City leaders may have been hoping for a repeat of the Hornets’ early years, but Charlotte was a different city than it had been in 1990. Census data show that between 1990 and 2000, Mecklenburg’s population climbed another 27%, to 695,454, and native-born North Carolinians became a minority, comprising only 46% of the population. As a city of majority transplants, that meant a large chunk of its residents considered other places their true homes, and they already had fan relationships with other teams. Meanwhile, many of the natives had been embittered by the Hornets’ departure and weren’t ready to embrace the new franchise. A botched television deal sealed it: After the initial novelty wore off, the Bobcats were condemned to a fan-less existence, and to this point, perenially finish in the bottom third of the NBA in arena attendance.

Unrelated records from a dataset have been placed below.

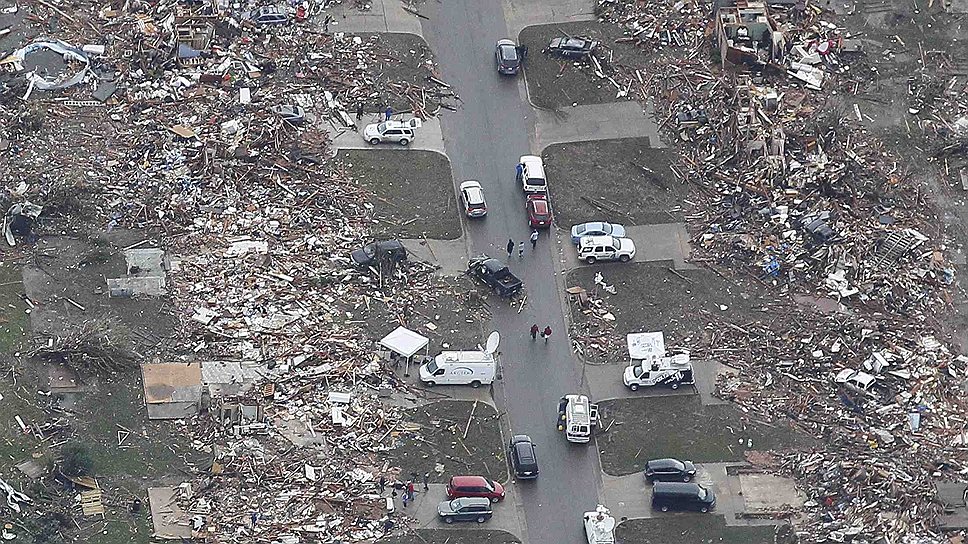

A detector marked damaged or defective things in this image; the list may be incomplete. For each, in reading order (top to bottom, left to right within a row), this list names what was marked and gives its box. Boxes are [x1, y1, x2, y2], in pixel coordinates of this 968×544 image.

crushed vehicle [466, 256, 520, 298]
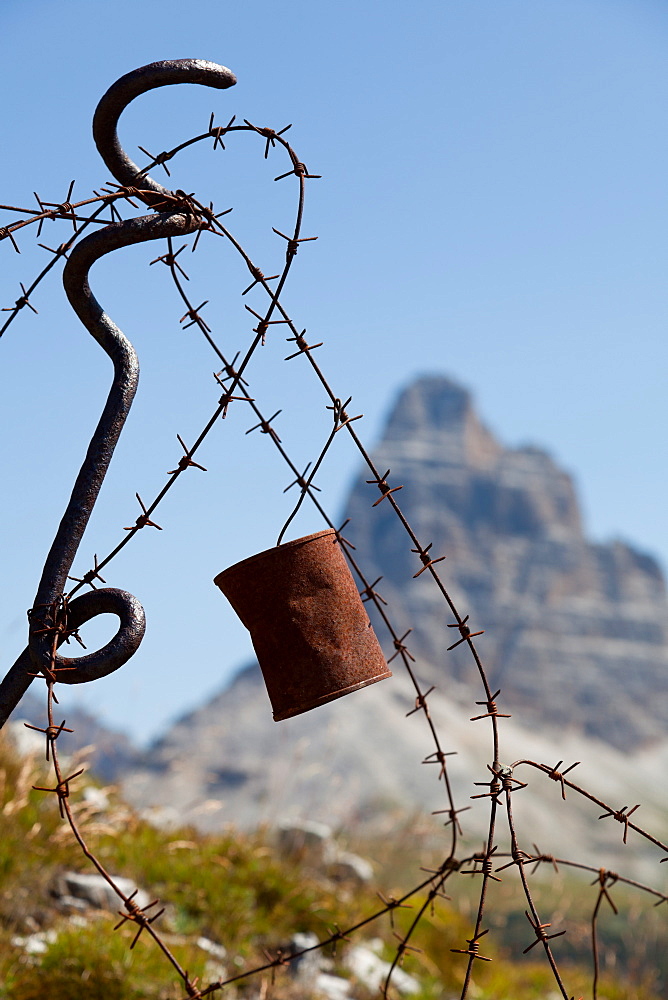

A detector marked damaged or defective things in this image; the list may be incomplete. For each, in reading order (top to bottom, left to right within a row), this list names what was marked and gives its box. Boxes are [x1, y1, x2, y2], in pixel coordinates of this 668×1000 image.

rusty tin can [214, 532, 392, 720]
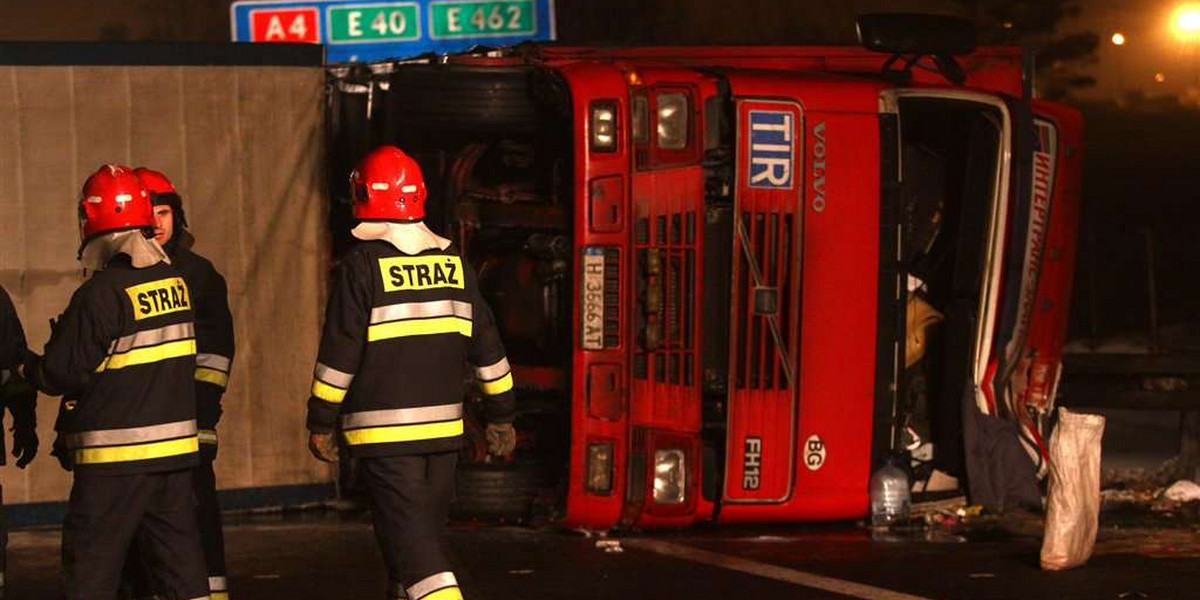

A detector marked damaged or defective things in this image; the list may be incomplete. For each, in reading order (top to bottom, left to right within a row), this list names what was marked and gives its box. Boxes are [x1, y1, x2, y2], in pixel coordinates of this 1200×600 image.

overturned red truck [326, 14, 1080, 528]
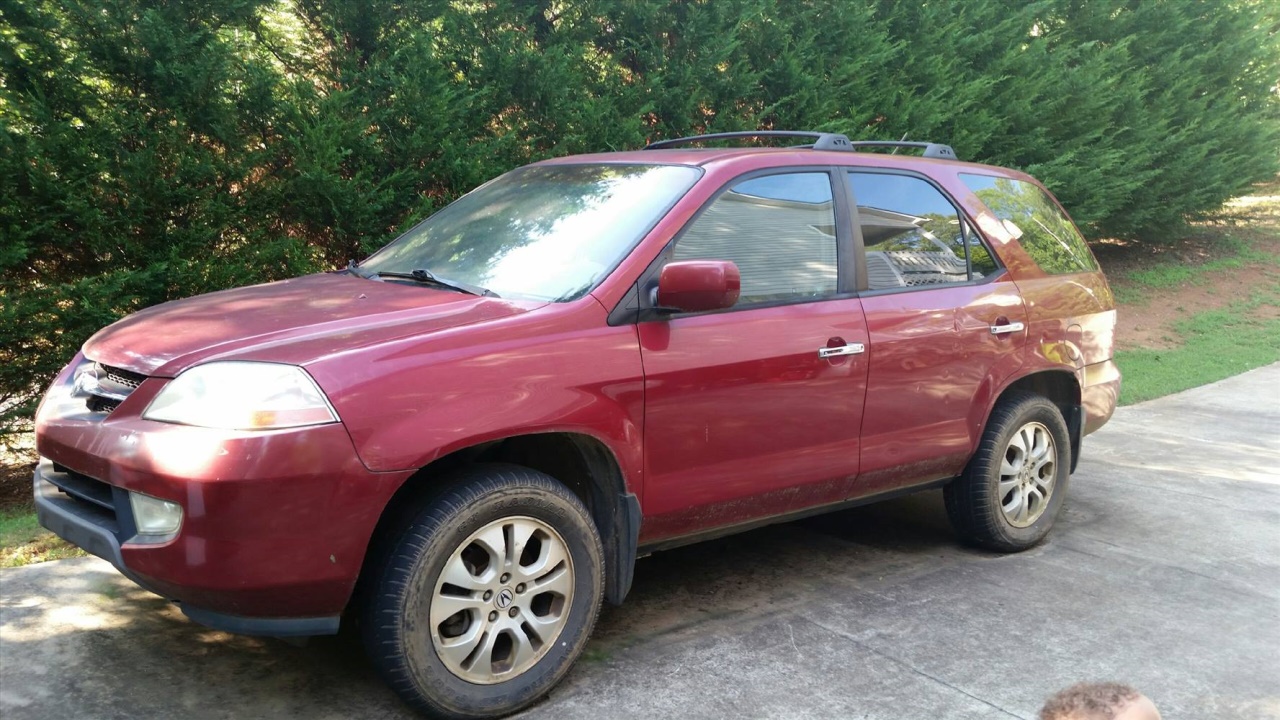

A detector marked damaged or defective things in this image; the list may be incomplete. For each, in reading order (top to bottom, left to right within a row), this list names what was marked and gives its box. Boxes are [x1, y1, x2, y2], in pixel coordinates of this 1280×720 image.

cracked concrete [2, 363, 1280, 717]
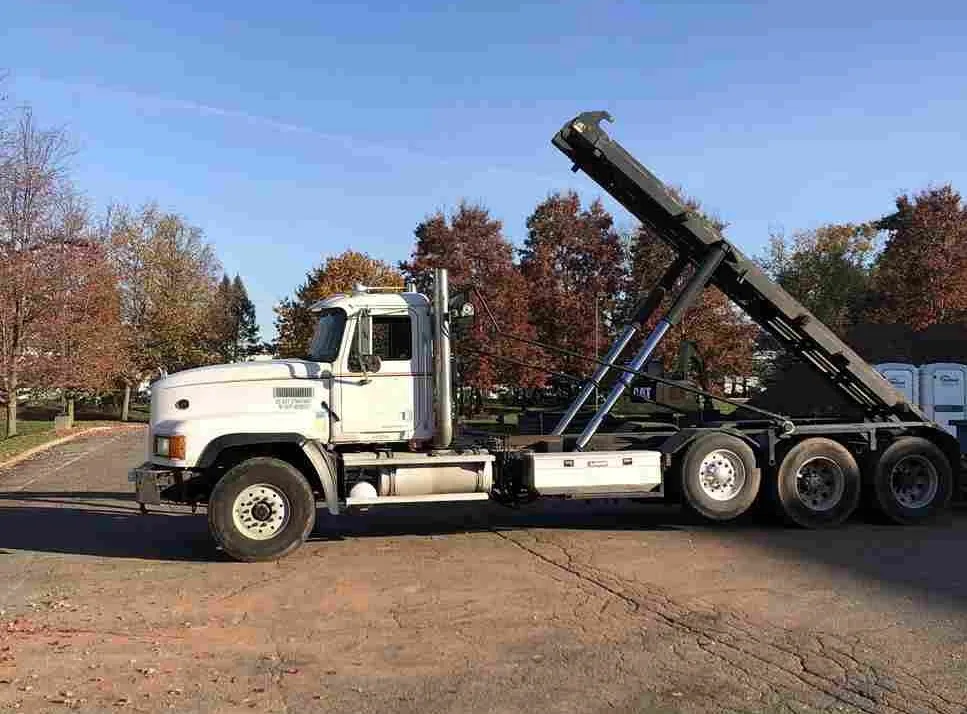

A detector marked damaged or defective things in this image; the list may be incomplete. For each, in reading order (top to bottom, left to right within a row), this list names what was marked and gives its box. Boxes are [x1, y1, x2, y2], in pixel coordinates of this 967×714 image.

cracked pavement [1, 426, 967, 708]
crack in asphalt [496, 524, 964, 712]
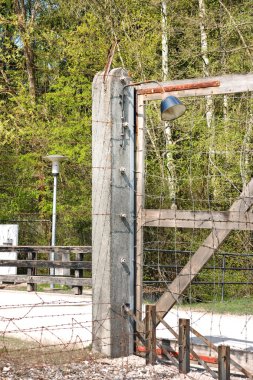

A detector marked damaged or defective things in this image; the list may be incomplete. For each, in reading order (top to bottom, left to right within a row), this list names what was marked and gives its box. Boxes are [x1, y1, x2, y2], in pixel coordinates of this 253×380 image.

rusted metal [136, 79, 219, 95]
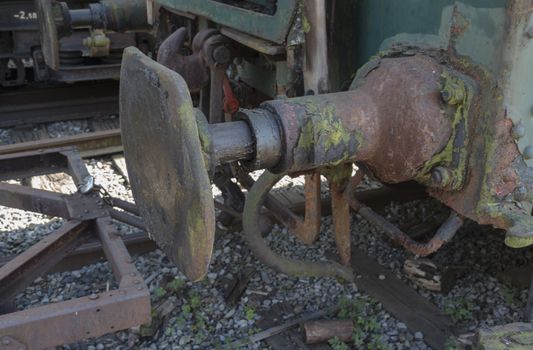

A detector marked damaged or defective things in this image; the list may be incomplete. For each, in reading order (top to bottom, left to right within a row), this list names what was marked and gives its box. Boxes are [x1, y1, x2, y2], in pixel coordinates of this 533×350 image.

rusty bolt [211, 45, 230, 65]
rusted train buffer [120, 45, 532, 282]
rusty bolt [430, 166, 450, 187]
rusty bolt [512, 185, 528, 201]
corroded spring [241, 170, 354, 282]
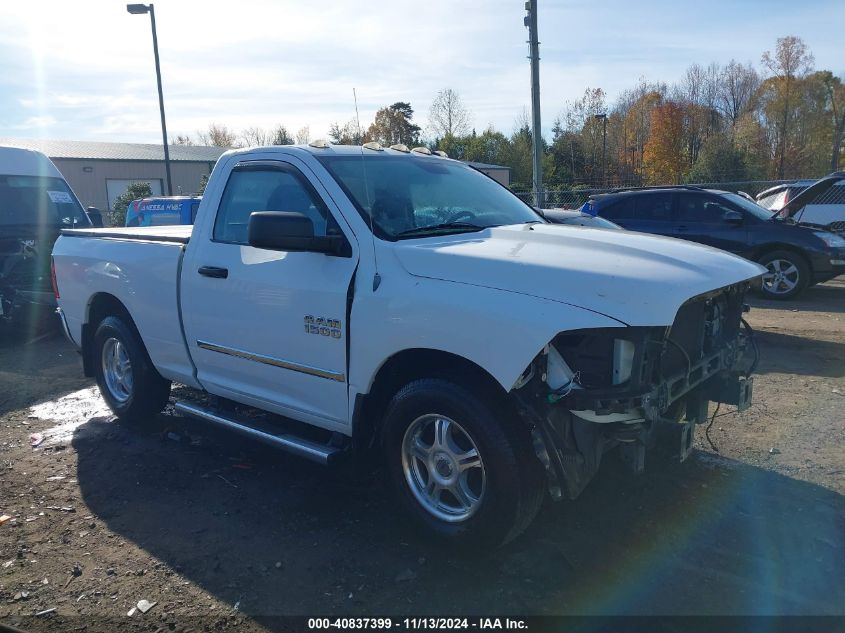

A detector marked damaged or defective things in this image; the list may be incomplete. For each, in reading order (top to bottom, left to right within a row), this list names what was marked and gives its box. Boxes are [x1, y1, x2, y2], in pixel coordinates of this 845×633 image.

damaged front end of truck [508, 280, 760, 498]
missing headlight opening [512, 282, 756, 504]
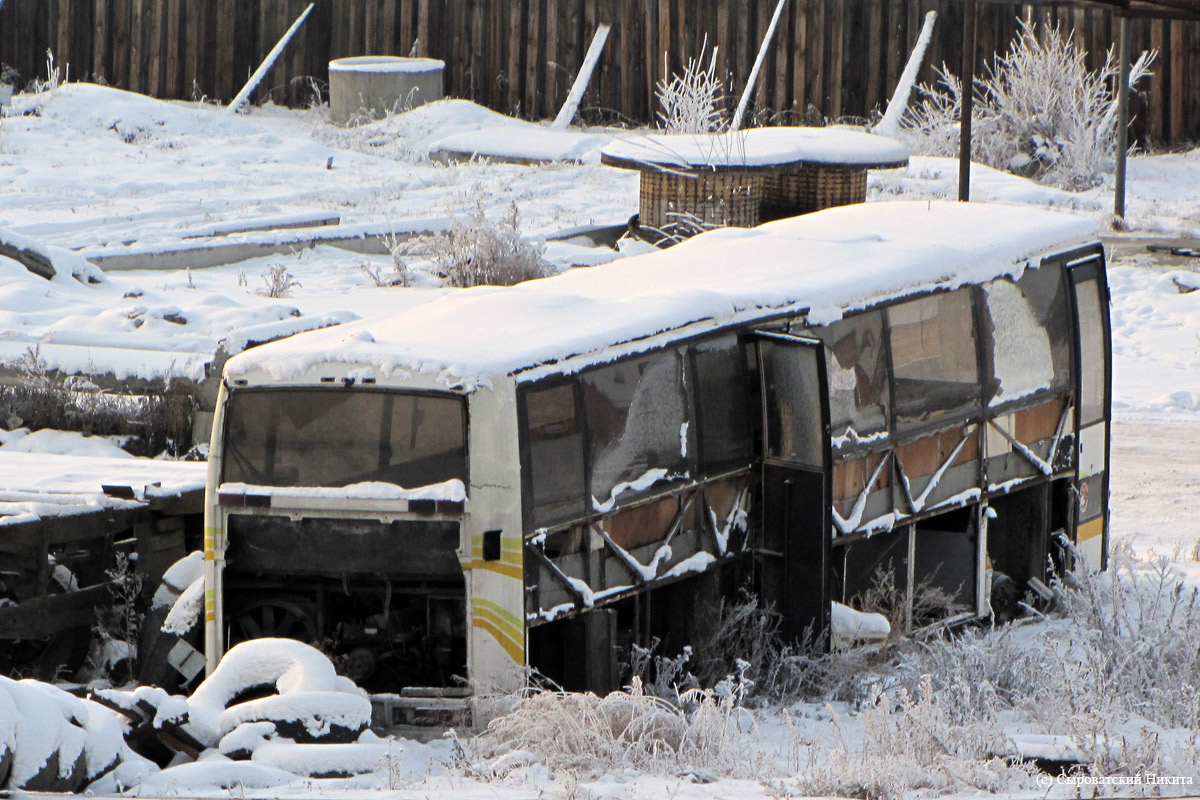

As the Aughts rolled on, the demographic tide kept surging. Over the 2000-2010 decade, Mecklenburg’s population growth picked up, expanding 32% to 923,427, and the percentage of native North Carolinians again shrank, to 42%. Today, Time Warner Cable Arena is used regularly for pro and college basketball, minor league hockey, WWE shows, and concerts, but there’s zero sense the arena “is a symbol of Charlotte’s vitality”. It’s just a bland brick-faced building looming outside a truly vibrant entertainment complex called the EpiCentre, where people from all walks of life — natives and transplants alike — converge to drink, dance, ogle, and be merry. More people resent the arena than are grateful for it. Because it was financed by the city against the will of voters. Because the Bobcats are, emphatically, not the Hornets. Because the arena was built not to enrich life in Charlotte, but to impress upon outsiders that Charlotte is a big-league city.


In contrast, the Coliseum was a place where Carolinians gathered in support of The Hometown Team in crowds that shouldn’t possibly have been that large, a ritual that reinforced the notion that Charlotte, at its essence, was more big-league than bare population numbers would have one believe. Never mind that in order to be considered big-league enough for a pro basketball team in the first place, Charlotte needed an influx of outsiders to move in.


With the DNC coming to Charlotte, it’s more of the same scratching and clawing for regional status. “Charlotte is big-league enough they wanted to hold the DNC here”. “Charlotte is big-league now that the DNC is coming here”. “We’ll see if Charlotte is big-league enough to handle the DNC”.


Or: This is just another event in an arena’s lifespan. It’s different for sure, but bringing 75,000 visitors for a week might not be much more impactful than hosting 200,000 visitors for the annual CIAA basketball tournament. After the conventioneers hustle out of town, Time Warner Cable Arena won’t suddenly be a pillar of life in Charlotte, the Bobcats will still play for a three-fourths-empty building, and the city will have the same questions about itself that it’s been struggling to answer for the past twenty years.